- **EXERCISE DETAILS**
Print the line that contains "How much of" and every line after it through the last line of the records below, exactly as written and nothing else.

[Records from a spatial question set]
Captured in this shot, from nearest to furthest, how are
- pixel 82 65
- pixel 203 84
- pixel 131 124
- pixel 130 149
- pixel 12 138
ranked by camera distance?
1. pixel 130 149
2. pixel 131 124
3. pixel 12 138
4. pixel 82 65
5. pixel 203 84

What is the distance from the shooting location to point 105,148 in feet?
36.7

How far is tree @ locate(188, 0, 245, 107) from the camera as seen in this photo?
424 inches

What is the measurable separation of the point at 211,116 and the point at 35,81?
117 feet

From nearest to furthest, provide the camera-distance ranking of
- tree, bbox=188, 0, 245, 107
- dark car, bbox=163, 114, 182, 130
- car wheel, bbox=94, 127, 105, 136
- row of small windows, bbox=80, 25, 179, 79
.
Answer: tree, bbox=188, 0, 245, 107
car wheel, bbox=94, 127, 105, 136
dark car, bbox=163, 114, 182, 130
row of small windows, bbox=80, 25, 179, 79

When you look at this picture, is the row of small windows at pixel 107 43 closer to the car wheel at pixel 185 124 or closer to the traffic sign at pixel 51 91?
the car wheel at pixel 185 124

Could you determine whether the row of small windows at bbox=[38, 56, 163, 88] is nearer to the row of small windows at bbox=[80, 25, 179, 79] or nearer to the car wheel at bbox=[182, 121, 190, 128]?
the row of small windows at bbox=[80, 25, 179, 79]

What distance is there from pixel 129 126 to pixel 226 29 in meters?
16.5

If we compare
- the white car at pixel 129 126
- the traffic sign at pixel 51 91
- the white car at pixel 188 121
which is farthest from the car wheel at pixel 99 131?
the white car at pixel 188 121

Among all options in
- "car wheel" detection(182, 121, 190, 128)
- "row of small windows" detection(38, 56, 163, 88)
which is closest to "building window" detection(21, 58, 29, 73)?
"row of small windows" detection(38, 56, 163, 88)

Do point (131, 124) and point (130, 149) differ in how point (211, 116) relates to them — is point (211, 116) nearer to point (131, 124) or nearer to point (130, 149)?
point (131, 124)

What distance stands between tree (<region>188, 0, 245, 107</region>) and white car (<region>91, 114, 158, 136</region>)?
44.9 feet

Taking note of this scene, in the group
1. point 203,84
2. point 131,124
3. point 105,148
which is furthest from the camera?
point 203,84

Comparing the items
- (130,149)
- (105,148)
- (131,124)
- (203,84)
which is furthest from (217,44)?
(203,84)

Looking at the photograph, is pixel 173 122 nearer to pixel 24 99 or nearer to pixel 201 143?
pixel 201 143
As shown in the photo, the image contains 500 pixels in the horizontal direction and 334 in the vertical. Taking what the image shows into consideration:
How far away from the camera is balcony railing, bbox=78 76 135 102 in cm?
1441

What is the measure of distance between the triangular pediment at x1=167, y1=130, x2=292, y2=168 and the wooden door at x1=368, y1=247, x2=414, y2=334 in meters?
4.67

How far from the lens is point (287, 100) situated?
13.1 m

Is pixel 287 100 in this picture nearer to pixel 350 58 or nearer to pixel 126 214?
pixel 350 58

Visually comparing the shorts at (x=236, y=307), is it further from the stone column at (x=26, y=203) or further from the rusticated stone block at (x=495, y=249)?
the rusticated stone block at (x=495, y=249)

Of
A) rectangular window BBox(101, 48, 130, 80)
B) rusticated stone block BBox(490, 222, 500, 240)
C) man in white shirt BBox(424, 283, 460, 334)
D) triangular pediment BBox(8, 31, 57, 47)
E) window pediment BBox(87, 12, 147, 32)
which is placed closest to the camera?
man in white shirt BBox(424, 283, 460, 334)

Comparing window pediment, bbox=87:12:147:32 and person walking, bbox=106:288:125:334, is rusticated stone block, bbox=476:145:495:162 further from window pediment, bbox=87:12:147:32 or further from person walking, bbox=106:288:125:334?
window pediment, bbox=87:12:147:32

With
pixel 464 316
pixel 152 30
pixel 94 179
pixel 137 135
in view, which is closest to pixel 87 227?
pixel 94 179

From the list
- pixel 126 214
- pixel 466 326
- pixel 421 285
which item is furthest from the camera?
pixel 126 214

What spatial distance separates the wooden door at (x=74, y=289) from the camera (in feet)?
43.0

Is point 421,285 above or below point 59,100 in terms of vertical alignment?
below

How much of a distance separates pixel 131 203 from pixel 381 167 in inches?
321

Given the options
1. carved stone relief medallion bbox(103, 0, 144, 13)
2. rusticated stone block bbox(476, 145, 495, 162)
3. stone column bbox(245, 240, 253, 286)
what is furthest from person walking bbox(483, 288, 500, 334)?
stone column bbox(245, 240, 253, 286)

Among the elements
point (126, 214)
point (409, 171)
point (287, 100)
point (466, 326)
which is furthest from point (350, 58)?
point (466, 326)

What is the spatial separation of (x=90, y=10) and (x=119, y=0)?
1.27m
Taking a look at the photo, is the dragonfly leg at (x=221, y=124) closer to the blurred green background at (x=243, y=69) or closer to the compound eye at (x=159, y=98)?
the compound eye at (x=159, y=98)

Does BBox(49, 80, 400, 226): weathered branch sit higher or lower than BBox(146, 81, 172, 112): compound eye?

- **RESULT OF THIS TASK**
How much of a distance separates pixel 131 203 from pixel 381 167 in inches?
321

Given the options
1. carved stone relief medallion bbox(103, 0, 144, 13)
2. rusticated stone block bbox(476, 145, 495, 162)
3. stone column bbox(245, 240, 253, 286)
what is furthest from person walking bbox(483, 288, 500, 334)?
stone column bbox(245, 240, 253, 286)

Among the elements
point (126, 214)
point (409, 171)
point (287, 100)
point (466, 326)
which is furthest from point (350, 58)?
point (466, 326)

What is the spatial separation of (x=90, y=10) and (x=119, y=0)?
1.27m
Taking a look at the photo, is the dragonfly leg at (x=221, y=124) closer to the blurred green background at (x=243, y=69) or closer to the compound eye at (x=159, y=98)?
the compound eye at (x=159, y=98)

Does BBox(49, 80, 400, 226): weathered branch sit higher or lower than BBox(146, 81, 172, 112): compound eye?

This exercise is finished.